- EXERCISE DIRECTIONS
Please give the whole listing again exactly, without any of its pictures.
[DATA FOR THIS TASK Boundary: Start]
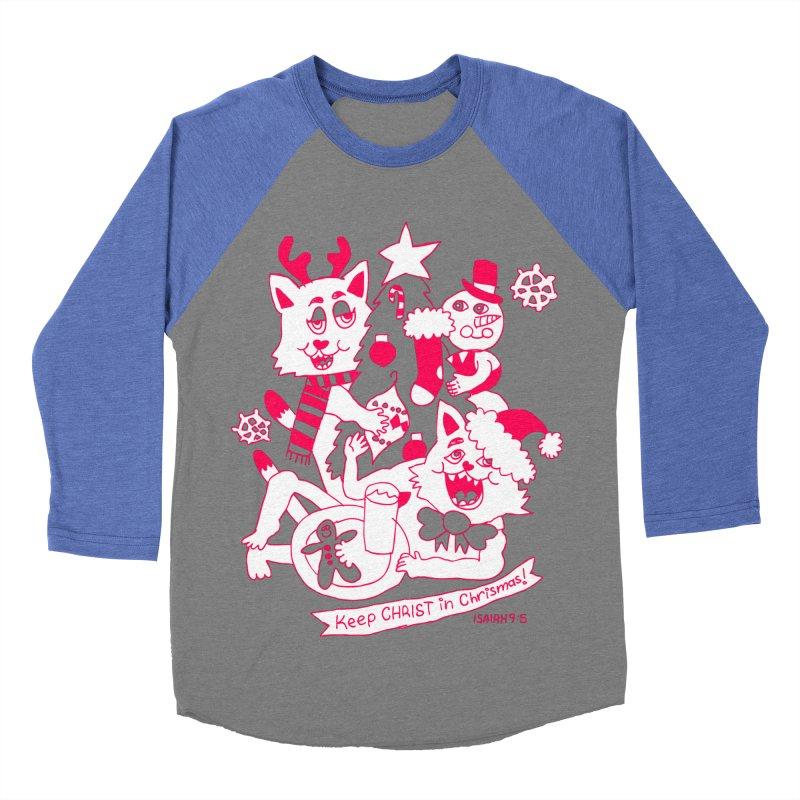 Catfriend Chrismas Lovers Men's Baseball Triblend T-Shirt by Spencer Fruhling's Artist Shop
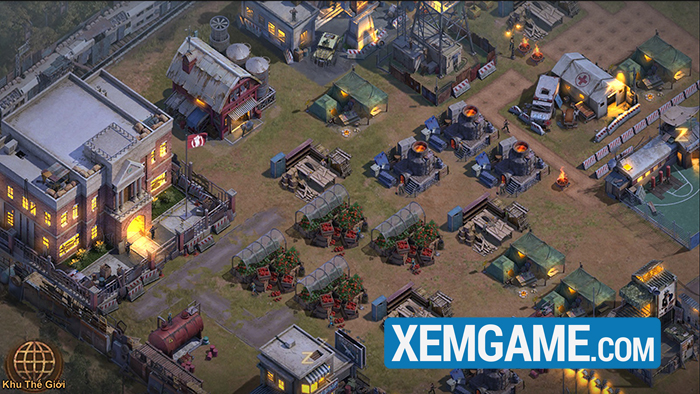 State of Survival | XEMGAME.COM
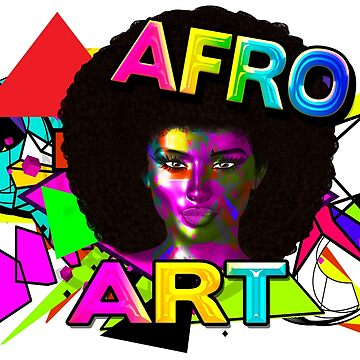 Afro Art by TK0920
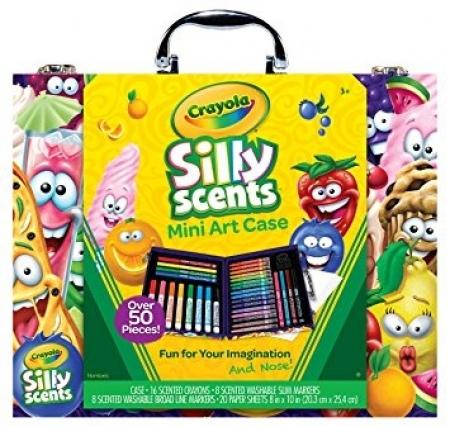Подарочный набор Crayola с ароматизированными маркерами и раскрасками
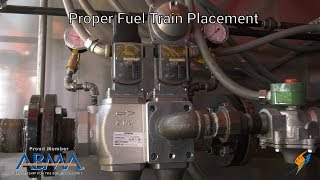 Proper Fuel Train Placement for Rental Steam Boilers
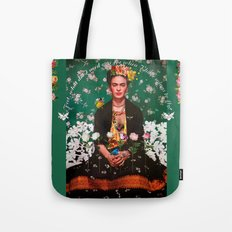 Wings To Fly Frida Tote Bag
[DATA FOR THIS TASK Boundary: End]
- SOLUTION
 Catfriend Chrismas Lovers Men's Baseball Triblend T-Shirt by Spencer Fruhling's Artist Shop
 State of Survival | XEMGAME.COM
 Afro Art by TK0920
Подарочный набор Crayola с ароматизированными маркерами и раскрасками
 Proper Fuel Train Placement for Rental Steam Boilers
 Wings To Fly Frida Tote Bag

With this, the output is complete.